YOUR TASK
Return the lines of the listing below word for word, starting at the line containing "In the scene visible here, of all in" and ending at the line containing "Answer: the roof", both included.

[Dataset records]
==*==

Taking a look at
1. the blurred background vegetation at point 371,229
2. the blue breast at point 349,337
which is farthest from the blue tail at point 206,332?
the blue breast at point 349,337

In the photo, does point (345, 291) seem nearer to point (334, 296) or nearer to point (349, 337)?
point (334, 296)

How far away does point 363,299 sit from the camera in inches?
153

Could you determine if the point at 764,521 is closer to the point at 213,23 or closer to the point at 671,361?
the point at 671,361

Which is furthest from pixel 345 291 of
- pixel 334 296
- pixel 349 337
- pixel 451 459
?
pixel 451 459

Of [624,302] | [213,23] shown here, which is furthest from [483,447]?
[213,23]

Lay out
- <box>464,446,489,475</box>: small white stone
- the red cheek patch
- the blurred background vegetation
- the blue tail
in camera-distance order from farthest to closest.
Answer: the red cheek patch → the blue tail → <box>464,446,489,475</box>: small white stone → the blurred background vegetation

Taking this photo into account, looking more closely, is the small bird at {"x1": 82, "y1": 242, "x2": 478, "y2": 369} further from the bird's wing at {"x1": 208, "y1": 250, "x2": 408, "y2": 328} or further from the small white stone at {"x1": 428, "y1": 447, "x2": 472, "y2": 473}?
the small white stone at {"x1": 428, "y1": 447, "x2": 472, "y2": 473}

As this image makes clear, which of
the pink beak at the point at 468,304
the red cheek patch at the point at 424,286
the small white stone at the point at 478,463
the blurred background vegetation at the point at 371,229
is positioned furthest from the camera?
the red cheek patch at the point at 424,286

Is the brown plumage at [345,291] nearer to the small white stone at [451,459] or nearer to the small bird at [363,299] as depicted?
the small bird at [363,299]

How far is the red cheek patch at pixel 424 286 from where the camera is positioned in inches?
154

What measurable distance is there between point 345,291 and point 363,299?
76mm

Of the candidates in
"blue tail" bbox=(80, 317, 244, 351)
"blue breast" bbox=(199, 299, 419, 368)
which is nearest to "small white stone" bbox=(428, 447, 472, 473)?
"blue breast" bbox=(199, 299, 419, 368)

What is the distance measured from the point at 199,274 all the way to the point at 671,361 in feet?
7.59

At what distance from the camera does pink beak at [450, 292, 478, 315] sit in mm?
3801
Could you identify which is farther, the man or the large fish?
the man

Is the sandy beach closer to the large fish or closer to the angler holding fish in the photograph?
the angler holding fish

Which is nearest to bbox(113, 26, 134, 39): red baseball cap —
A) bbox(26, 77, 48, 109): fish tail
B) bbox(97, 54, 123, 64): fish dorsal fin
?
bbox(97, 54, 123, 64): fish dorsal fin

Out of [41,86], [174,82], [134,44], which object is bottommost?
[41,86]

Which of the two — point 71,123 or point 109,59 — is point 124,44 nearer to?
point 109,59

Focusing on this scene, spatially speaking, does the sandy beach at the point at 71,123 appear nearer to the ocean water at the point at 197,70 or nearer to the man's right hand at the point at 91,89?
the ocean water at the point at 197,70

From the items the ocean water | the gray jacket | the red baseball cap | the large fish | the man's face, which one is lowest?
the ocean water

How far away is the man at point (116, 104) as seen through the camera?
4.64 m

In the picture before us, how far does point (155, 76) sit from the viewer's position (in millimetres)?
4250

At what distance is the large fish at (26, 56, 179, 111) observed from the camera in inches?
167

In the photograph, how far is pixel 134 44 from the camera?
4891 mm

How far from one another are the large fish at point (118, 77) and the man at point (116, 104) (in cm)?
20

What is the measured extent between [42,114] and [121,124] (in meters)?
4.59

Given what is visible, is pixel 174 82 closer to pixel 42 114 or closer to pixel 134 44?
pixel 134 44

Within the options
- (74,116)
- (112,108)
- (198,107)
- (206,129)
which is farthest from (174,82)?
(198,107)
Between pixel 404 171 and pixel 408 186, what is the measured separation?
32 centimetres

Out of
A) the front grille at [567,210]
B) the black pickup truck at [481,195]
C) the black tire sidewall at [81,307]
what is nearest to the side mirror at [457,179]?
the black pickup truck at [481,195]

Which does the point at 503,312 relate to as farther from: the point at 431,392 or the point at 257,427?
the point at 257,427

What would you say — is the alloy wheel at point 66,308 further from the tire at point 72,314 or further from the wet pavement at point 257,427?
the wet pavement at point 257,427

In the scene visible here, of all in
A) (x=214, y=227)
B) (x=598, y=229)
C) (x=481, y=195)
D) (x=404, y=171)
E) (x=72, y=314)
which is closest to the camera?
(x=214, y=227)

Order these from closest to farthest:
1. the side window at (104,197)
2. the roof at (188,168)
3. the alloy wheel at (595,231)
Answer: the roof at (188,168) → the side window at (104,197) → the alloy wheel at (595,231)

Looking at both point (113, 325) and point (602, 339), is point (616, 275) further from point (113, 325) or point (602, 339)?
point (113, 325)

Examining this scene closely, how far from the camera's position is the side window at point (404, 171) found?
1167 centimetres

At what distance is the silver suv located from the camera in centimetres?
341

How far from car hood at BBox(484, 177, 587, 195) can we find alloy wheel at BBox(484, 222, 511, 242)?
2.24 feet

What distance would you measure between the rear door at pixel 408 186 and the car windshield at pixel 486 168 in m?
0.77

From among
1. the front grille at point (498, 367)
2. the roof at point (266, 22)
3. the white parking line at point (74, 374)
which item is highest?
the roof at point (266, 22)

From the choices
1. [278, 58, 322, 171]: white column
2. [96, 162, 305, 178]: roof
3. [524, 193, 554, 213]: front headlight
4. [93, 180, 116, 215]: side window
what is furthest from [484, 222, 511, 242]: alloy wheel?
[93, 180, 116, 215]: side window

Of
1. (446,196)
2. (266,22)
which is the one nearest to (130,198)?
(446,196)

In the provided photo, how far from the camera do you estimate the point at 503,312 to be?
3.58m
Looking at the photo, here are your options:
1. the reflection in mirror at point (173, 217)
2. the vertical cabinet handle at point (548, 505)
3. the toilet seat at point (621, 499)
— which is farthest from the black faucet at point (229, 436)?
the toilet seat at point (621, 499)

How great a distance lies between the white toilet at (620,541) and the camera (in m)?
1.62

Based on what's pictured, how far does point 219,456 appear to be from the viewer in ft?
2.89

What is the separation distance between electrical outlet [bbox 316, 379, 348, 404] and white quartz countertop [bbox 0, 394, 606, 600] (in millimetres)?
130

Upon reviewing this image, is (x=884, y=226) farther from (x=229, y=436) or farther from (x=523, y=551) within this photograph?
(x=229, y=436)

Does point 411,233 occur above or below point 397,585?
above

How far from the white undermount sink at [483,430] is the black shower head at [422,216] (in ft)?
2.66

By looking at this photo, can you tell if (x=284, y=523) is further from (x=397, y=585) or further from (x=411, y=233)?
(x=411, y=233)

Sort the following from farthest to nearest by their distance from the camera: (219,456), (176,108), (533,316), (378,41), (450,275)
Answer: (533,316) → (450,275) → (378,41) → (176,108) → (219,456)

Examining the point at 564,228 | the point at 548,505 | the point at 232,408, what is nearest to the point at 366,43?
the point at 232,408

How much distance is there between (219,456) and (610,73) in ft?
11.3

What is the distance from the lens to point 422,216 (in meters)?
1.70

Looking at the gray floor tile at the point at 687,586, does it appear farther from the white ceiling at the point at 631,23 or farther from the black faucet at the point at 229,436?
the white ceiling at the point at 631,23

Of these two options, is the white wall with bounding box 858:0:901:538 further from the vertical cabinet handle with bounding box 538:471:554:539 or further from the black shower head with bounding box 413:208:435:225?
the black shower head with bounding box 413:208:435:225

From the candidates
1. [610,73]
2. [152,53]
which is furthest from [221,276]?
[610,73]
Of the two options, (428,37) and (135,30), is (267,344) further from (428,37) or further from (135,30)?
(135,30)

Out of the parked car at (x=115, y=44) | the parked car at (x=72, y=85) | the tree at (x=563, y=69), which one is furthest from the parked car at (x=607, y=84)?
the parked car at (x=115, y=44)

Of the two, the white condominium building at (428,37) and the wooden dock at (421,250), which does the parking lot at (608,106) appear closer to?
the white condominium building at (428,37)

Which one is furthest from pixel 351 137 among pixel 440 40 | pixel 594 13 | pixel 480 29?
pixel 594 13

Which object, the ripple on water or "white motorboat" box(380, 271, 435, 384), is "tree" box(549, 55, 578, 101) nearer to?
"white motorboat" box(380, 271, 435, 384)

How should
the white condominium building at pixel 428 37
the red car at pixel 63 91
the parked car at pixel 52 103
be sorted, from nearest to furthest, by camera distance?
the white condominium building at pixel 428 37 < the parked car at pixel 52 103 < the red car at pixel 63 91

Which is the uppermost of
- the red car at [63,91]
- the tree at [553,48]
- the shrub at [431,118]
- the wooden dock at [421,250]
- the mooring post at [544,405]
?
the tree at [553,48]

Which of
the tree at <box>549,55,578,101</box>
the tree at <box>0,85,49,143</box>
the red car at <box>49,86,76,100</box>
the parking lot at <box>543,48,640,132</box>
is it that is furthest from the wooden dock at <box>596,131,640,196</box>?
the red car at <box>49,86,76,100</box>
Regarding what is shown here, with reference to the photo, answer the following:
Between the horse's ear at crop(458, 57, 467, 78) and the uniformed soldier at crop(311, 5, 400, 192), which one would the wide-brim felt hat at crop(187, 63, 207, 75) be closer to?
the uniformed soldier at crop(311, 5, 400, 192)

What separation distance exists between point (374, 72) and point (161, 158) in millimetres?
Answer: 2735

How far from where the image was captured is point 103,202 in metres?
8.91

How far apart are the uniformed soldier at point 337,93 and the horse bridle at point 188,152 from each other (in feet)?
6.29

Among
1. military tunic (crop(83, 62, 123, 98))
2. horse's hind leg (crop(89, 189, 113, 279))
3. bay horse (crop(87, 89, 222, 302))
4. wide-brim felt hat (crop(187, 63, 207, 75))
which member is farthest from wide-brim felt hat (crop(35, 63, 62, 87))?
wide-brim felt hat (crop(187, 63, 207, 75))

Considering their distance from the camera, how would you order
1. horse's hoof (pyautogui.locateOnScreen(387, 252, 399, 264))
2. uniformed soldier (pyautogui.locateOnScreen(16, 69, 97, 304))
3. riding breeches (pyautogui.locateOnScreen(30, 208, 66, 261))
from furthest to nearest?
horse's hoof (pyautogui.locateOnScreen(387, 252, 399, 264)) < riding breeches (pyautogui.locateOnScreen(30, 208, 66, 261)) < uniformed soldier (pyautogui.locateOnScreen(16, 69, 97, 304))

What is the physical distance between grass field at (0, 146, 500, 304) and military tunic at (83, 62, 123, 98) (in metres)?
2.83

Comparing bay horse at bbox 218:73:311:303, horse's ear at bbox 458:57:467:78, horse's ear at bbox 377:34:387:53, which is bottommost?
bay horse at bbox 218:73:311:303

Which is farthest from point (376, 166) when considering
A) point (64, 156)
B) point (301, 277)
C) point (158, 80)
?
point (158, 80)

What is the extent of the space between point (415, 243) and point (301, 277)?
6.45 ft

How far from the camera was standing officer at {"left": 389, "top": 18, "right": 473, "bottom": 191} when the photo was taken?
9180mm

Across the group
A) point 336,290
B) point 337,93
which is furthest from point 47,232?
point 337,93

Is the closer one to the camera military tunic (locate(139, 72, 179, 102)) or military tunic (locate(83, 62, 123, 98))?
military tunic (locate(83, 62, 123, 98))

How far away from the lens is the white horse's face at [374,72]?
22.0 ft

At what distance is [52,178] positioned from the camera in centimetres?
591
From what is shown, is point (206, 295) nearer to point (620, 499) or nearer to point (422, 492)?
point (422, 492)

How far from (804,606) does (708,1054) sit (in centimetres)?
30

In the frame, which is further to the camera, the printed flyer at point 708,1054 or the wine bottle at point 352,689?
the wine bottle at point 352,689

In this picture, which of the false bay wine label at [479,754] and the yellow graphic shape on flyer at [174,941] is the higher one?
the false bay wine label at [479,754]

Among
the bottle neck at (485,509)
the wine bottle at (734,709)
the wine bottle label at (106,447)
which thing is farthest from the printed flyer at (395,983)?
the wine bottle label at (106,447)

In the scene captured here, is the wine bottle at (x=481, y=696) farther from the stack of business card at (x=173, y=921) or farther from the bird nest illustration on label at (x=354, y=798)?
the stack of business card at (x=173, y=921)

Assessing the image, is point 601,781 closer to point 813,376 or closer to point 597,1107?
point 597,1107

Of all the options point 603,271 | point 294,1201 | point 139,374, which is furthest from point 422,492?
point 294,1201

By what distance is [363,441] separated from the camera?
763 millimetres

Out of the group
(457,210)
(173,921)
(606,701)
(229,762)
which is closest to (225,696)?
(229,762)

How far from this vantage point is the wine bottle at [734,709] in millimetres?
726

==*==

ANSWER BELOW
In the scene visible here, of all in
A) (x=214, y=227)
B) (x=598, y=229)
C) (x=481, y=195)
D) (x=404, y=171)
E) (x=72, y=314)
which is closest to the camera?
(x=214, y=227)

Order these from closest to farthest:
1. the side window at (104,197)
2. the roof at (188,168)
3. the alloy wheel at (595,231)
Answer: the roof at (188,168) → the side window at (104,197) → the alloy wheel at (595,231)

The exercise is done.